All of the data below is to be copied exactly.

-- Entries supplied --
#####

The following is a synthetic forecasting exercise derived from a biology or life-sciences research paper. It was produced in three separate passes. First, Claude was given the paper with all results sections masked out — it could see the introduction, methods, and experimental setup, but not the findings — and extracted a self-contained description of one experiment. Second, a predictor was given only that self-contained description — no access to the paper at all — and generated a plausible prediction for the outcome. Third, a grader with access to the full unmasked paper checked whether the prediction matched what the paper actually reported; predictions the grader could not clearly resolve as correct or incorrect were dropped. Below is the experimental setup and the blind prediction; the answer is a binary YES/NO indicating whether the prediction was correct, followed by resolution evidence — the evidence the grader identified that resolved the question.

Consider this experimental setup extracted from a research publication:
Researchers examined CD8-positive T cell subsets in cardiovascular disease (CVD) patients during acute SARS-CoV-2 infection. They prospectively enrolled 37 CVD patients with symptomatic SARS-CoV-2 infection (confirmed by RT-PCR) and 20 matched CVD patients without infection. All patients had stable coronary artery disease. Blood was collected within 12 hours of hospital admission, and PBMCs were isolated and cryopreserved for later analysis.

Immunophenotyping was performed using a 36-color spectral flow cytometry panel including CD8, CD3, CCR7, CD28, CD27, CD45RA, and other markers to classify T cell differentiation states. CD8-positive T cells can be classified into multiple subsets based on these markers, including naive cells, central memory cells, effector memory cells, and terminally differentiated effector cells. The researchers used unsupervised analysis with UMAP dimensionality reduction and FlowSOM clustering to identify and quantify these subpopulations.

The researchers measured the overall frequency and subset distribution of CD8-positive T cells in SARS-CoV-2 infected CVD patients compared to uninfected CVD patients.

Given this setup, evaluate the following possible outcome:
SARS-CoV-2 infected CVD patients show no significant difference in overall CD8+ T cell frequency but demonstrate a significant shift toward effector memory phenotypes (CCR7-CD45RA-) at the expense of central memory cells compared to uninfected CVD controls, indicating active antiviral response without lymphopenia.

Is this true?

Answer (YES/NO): NO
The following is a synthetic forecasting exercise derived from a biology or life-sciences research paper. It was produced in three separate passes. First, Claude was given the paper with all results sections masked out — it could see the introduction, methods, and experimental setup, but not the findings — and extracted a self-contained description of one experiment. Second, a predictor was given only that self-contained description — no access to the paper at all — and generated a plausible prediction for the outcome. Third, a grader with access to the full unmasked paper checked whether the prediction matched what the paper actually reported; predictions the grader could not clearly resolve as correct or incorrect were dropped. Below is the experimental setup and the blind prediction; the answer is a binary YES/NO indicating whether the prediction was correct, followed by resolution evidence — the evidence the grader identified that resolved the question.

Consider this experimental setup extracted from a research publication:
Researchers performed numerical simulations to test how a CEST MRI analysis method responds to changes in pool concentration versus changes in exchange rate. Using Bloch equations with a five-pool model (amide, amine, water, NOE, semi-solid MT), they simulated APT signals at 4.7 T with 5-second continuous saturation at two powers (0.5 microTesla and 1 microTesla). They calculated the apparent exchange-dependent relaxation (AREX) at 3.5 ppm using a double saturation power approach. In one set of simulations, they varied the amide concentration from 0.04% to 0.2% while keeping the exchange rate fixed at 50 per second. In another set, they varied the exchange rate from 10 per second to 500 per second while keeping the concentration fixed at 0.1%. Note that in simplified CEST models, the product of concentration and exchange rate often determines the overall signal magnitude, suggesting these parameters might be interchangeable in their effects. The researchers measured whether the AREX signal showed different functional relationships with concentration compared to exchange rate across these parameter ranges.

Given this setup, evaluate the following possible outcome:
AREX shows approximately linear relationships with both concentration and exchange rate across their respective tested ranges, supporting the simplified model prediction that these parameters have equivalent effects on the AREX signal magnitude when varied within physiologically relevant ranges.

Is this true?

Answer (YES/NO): NO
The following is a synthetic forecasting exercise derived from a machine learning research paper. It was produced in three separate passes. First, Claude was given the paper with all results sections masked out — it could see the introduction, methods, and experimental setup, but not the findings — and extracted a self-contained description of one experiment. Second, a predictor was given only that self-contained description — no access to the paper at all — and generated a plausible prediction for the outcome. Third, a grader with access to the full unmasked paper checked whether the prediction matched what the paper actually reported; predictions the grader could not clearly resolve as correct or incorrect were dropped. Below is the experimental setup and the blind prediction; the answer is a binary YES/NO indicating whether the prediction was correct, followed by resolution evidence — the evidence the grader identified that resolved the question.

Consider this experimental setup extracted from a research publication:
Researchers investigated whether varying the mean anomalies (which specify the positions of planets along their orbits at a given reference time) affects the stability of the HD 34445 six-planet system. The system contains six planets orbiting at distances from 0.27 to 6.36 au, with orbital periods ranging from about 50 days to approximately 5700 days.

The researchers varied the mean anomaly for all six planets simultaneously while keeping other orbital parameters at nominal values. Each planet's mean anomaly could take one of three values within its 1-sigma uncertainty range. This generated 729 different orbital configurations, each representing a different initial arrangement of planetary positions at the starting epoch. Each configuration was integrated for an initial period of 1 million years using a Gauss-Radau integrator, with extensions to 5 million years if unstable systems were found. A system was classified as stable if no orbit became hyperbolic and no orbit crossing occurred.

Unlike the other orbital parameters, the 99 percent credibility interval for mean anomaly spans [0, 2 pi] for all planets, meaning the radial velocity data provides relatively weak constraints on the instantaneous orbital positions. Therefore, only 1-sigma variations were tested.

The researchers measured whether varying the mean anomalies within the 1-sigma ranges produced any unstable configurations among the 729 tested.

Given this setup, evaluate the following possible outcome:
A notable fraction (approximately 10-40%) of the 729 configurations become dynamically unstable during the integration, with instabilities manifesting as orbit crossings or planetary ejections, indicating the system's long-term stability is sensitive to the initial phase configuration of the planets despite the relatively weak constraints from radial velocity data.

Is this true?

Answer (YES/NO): NO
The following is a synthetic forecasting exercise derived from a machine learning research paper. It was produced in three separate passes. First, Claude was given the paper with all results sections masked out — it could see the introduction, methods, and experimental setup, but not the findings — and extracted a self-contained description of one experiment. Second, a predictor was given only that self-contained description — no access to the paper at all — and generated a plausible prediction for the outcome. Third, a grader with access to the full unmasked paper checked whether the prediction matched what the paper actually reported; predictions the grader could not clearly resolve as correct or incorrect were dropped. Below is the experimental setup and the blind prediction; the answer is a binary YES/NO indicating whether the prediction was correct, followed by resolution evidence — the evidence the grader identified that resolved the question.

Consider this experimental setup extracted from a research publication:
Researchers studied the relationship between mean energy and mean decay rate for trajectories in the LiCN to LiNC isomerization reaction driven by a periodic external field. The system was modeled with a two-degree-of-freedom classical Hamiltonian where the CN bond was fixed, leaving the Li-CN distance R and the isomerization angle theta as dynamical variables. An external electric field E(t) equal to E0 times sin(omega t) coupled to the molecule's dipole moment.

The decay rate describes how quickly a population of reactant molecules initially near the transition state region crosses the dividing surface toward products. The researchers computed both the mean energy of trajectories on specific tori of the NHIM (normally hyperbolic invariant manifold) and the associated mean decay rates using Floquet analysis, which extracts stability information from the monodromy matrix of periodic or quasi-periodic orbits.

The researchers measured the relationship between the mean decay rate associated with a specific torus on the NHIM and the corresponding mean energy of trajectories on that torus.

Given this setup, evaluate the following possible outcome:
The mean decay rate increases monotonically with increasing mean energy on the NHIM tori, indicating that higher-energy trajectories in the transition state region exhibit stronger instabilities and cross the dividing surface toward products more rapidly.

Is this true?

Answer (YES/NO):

#####

-- Exercise solution --
The following is a synthetic forecasting exercise derived from a biology or life-sciences research paper. It was produced in three separate passes. First, Claude was given the paper with all results sections masked out — it could see the introduction, methods, and experimental setup, but not the findings — and extracted a self-contained description of one experiment. Second, a predictor was given only that self-contained description — no access to the paper at all — and generated a plausible prediction for the outcome. Third, a grader with access to the full unmasked paper checked whether the prediction matched what the paper actually reported; predictions the grader could not clearly resolve as correct or incorrect were dropped. Below is the experimental setup and the blind prediction; the answer is a binary YES/NO indicating whether the prediction was correct, followed by resolution evidence — the evidence the grader identified that resolved the question.

Consider this experimental setup extracted from a research publication:
Researchers examined CD8-positive T cell subsets in cardiovascular disease (CVD) patients during acute SARS-CoV-2 infection. They prospectively enrolled 37 CVD patients with symptomatic SARS-CoV-2 infection (confirmed by RT-PCR) and 20 matched CVD patients without infection. All patients had stable coronary artery disease. Blood was collected within 12 hours of hospital admission, and PBMCs were isolated and cryopreserved for later analysis.

Immunophenotyping was performed using a 36-color spectral flow cytometry panel including CD8, CD3, CCR7, CD28, CD27, CD45RA, and other markers to classify T cell differentiation states. CD8-positive T cells can be classified into multiple subsets based on these markers, including naive cells, central memory cells, effector memory cells, and terminally differentiated effector cells. The researchers used unsupervised analysis with UMAP dimensionality reduction and FlowSOM clustering to identify and quantify these subpopulations.

The researchers measured the overall frequency and subset distribution of CD8-positive T cells in SARS-CoV-2 infected CVD patients compared to uninfected CVD patients.

Given this setup, evaluate the following possible outcome:
SARS-CoV-2 infected CVD patients show no significant difference in overall CD8+ T cell frequency but demonstrate a significant shift toward effector memory phenotypes (CCR7-CD45RA-) at the expense of central memory cells compared to uninfected CVD controls, indicating active antiviral response without lymphopenia.

Is this true?

Answer (YES/NO): NO
The following is a synthetic forecasting exercise derived from a biology or life-sciences research paper. It was produced in three separate passes. First, Claude was given the paper with all results sections masked out — it could see the introduction, methods, and experimental setup, but not the findings — and extracted a self-contained description of one experiment. Second, a predictor was given only that self-contained description — no access to the paper at all — and generated a plausible prediction for the outcome. Third, a grader with access to the full unmasked paper checked whether the prediction matched what the paper actually reported; predictions the grader could not clearly resolve as correct or incorrect were dropped. Below is the experimental setup and the blind prediction; the answer is a binary YES/NO indicating whether the prediction was correct, followed by resolution evidence — the evidence the grader identified that resolved the question.

Consider this experimental setup extracted from a research publication:
Researchers performed numerical simulations to test how a CEST MRI analysis method responds to changes in pool concentration versus changes in exchange rate. Using Bloch equations with a five-pool model (amide, amine, water, NOE, semi-solid MT), they simulated APT signals at 4.7 T with 5-second continuous saturation at two powers (0.5 microTesla and 1 microTesla). They calculated the apparent exchange-dependent relaxation (AREX) at 3.5 ppm using a double saturation power approach. In one set of simulations, they varied the amide concentration from 0.04% to 0.2% while keeping the exchange rate fixed at 50 per second. In another set, they varied the exchange rate from 10 per second to 500 per second while keeping the concentration fixed at 0.1%. Note that in simplified CEST models, the product of concentration and exchange rate often determines the overall signal magnitude, suggesting these parameters might be interchangeable in their effects. The researchers measured whether the AREX signal showed different functional relationships with concentration compared to exchange rate across these parameter ranges.

Given this setup, evaluate the following possible outcome:
AREX shows approximately linear relationships with both concentration and exchange rate across their respective tested ranges, supporting the simplified model prediction that these parameters have equivalent effects on the AREX signal magnitude when varied within physiologically relevant ranges.

Is this true?

Answer (YES/NO): NO
The following is a synthetic forecasting exercise derived from a machine learning research paper. It was produced in three separate passes. First, Claude was given the paper with all results sections masked out — it could see the introduction, methods, and experimental setup, but not the findings — and extracted a self-contained description of one experiment. Second, a predictor was given only that self-contained description — no access to the paper at all — and generated a plausible prediction for the outcome. Third, a grader with access to the full unmasked paper checked whether the prediction matched what the paper actually reported; predictions the grader could not clearly resolve as correct or incorrect were dropped. Below is the experimental setup and the blind prediction; the answer is a binary YES/NO indicating whether the prediction was correct, followed by resolution evidence — the evidence the grader identified that resolved the question.

Consider this experimental setup extracted from a research publication:
Researchers investigated whether varying the mean anomalies (which specify the positions of planets along their orbits at a given reference time) affects the stability of the HD 34445 six-planet system. The system contains six planets orbiting at distances from 0.27 to 6.36 au, with orbital periods ranging from about 50 days to approximately 5700 days.

The researchers varied the mean anomaly for all six planets simultaneously while keeping other orbital parameters at nominal values. Each planet's mean anomaly could take one of three values within its 1-sigma uncertainty range. This generated 729 different orbital configurations, each representing a different initial arrangement of planetary positions at the starting epoch. Each configuration was integrated for an initial period of 1 million years using a Gauss-Radau integrator, with extensions to 5 million years if unstable systems were found. A system was classified as stable if no orbit became hyperbolic and no orbit crossing occurred.

Unlike the other orbital parameters, the 99 percent credibility interval for mean anomaly spans [0, 2 pi] for all planets, meaning the radial velocity data provides relatively weak constraints on the instantaneous orbital positions. Therefore, only 1-sigma variations were tested.

The researchers measured whether varying the mean anomalies within the 1-sigma ranges produced any unstable configurations among the 729 tested.

Given this setup, evaluate the following possible outcome:
A notable fraction (approximately 10-40%) of the 729 configurations become dynamically unstable during the integration, with instabilities manifesting as orbit crossings or planetary ejections, indicating the system's long-term stability is sensitive to the initial phase configuration of the planets despite the relatively weak constraints from radial velocity data.

Is this true?

Answer (YES/NO): NO
The following is a synthetic forecasting exercise derived from a machine learning research paper. It was produced in three separate passes. First, Claude was given the paper with all results sections masked out — it could see the introduction, methods, and experimental setup, but not the findings — and extracted a self-contained description of one experiment. Second, a predictor was given only that self-contained description — no access to the paper at all — and generated a plausible prediction for the outcome. Third, a grader with access to the full unmasked paper checked whether the prediction matched what the paper actually reported; predictions the grader could not clearly resolve as correct or incorrect were dropped. Below is the experimental setup and the blind prediction; the answer is a binary YES/NO indicating whether the prediction was correct, followed by resolution evidence — the evidence the grader identified that resolved the question.

Consider this experimental setup extracted from a research publication:
Researchers studied the relationship between mean energy and mean decay rate for trajectories in the LiCN to LiNC isomerization reaction driven by a periodic external field. The system was modeled with a two-degree-of-freedom classical Hamiltonian where the CN bond was fixed, leaving the Li-CN distance R and the isomerization angle theta as dynamical variables. An external electric field E(t) equal to E0 times sin(omega t) coupled to the molecule's dipole moment.

The decay rate describes how quickly a population of reactant molecules initially near the transition state region crosses the dividing surface toward products. The researchers computed both the mean energy of trajectories on specific tori of the NHIM (normally hyperbolic invariant manifold) and the associated mean decay rates using Floquet analysis, which extracts stability information from the monodromy matrix of periodic or quasi-periodic orbits.

The researchers measured the relationship between the mean decay rate associated with a specific torus on the NHIM and the corresponding mean energy of trajectories on that torus.

Given this setup, evaluate the following possible outcome:
The mean decay rate increases monotonically with increasing mean energy on the NHIM tori, indicating that higher-energy trajectories in the transition state region exhibit stronger instabilities and cross the dividing surface toward products more rapidly.

Is this true?

Answer (YES/NO):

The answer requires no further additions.